Nie dałam rady. Zerwałam z nią wszelki kontakt. Tak po prostu. Bez słowa wyjaśnienia. Przestałam się odzywać i tyle. Ania jeszcze wielokrotnie próbowała się ze mną skontaktować. Nigdy nie odpisałam. Jestem tchórzem. W końcu przestała. Czułam się podle. Ona zawsze była dla mnie dobrą przyjaciółką, a ja ją okropnie potraktowałam. Nadal czuję się podle z tego powodu.

Ostatnio od naszej wspólnej znajomej dowiedziałam się, że Ania wyszła za mąż za tamtego faceta. Nie mogę w to uwierzyć, ale nadal nie życzę im szczęścia! Jestem okropna.

Miałam kilka dziewczyn, ale to nie przetrwało, bo do żadnej nie czułam tego, co do Ani.
Oto więc ja. Samotna, podła, zazdrosna baba i marna istota ludzka.
Dziękuję za uwagę.
Czaroit Odpowiedz

Nie ładnie się zachowałaś, fakt. Ale cóż, czujesz to, co czujesz. I tyle. Dobrze, że przed sobą samą umiesz być uczciwa i się do tego przyznać. To już naprawdę bardzo dużo, wielu ludzi nie ma aż tyle odwagi co Ty.

I jeszcze jedna rzecz. Nie, nie kochasz ani nigdy nie kochałaś Ani. Niezależnie jak silne i obezwładniające są Twoje emocje. To może być zadurzenie, obsesja, pragnienie, przywiązanie, tęsknota itd. Ale nie miłość.

Bo tam, gdzie jest miłość, ta czysta, z serca do serca, tam zawsze ucieszy Cię szczęście tego drugiego. Nawet wtedy, gdy nie możesz z nim być. Po prostu na myśl o tym, że ta osoba ma się dobrze, że jest szczęśliwa, w sercu robi się ciepło i czuje się czułość. Owszem, zabarwioną odrobiną żalu i smutku, ale przede wszystkim jest tam czułość i wdzięczność, że ukochana osoba jest szczęśliwa.
Skoro tego nie czujesz, skoro miota Tobą zawiść, to nie jest miłość. Jeszcze nie poznałaś jej smaku, ale wszystko przed Tobą. :)

Czaroit

Ale wtopa. "Nieładnie" być powinno.
Dopiero teraz mnie oświeciło co nabazgrałam.

Dragomir

Czysta może być miłość do dziecka, do rodzica, do przyjaciela nawet. Jedli to miłość o charakterze seksualnym, to zazdrość będzie zawsze, jeśli ta osoba jest z kimś innym. Fakt, nie życzenie źle, ale zazdrość jest zawsze obecna.

Czaroit

Dragomir
Pozwolę sobie się z Tobą nie zgodzić. :)

Po pierwsze, śmieszy mnie to powszechne twierdzenie, że miłość do dziecka jest czysta. Wręcz odwrotnie, jest bardzo egoistyczna, ponieważ rodzic nie kocha dziecka bezwarunkowo. Kocha ja ZA TO, że jest JEGO dzieckiem. I ma wobec niego mnóstwo planów i oczekiwań. Podobnie dzieci kochają rodziców za to, że są ich rodzicami. Nawet te maltretowane, gwałcone i przypalane papierosami. Bo niekochane dziecko nie przestaje kochać rodziców, przestaje kochać jedynie siebie.

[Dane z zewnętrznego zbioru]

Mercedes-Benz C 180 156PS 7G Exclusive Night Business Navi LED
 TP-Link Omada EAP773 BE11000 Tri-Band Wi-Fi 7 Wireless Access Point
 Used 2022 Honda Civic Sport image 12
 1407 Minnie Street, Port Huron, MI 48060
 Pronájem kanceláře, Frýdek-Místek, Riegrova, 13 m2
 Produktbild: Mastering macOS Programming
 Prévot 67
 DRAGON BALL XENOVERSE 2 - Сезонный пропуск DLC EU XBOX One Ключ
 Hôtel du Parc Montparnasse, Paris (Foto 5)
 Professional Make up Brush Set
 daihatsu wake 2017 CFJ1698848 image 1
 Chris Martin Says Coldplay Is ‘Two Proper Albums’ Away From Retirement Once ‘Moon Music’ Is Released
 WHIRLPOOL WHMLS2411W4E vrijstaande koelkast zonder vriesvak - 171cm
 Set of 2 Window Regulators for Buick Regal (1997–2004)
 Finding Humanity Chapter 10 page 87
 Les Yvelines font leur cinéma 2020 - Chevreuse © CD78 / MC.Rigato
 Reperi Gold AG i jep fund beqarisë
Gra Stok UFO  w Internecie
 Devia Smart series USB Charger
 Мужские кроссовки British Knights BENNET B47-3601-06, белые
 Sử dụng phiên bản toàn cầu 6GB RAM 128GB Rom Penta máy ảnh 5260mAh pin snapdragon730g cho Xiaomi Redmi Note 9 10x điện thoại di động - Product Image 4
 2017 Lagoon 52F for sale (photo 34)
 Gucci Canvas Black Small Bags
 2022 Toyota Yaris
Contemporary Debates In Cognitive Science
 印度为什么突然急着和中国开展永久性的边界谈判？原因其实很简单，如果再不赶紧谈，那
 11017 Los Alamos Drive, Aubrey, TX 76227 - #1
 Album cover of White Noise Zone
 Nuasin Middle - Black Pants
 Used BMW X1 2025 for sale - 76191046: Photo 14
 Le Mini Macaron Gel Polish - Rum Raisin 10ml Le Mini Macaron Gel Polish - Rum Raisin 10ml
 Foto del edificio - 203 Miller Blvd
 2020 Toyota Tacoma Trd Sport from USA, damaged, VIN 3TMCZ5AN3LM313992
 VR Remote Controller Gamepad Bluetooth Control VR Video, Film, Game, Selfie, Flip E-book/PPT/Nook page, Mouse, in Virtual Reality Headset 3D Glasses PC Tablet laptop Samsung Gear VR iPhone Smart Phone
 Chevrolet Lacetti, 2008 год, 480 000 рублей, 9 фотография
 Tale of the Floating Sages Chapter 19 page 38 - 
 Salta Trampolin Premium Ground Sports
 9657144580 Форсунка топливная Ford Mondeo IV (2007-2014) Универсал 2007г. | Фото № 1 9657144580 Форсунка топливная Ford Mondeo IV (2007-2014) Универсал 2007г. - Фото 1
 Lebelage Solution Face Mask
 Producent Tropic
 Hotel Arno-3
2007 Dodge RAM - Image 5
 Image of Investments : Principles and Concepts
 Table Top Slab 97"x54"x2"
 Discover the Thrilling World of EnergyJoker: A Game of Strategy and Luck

Po drugie, niestety niewielu ludzi doświadczyło prawdziwej miłości. Większość bywa zakochana, owszem, niektórzy do szaleństwa, ale zakochanie koło miłości nawet nie stoi. Zakochanie wynika jednie z deficytów. I sprawia, że człowiek prawie tonie w emocjach, naćpany po uszy własnymi hormonami.

Wiem, że literatura i filmy uczą nas, że im więcej cierpienia, łez i tym podobnych szopek, tym większa miłość. Nic bardziej mylnego. Dramat oznacza zawsze zależność. Za dramatem kryje się trauma dzieciństwa, lękowy styl przywiązania jednego z partnerów, strach przed samotnością, kompleksy, szantaż emocjonalny itp.

Prawdziwa miłość zaś jest cicha, intymna, łagodna, kojąca, pewna i bezpieczna. W prawdziwej miłości brak jazd po bandzie, zawiści, kłamstw, gierek etc. Ona nie wywala hormonów pod sufit i nigdy nie ekscytuje.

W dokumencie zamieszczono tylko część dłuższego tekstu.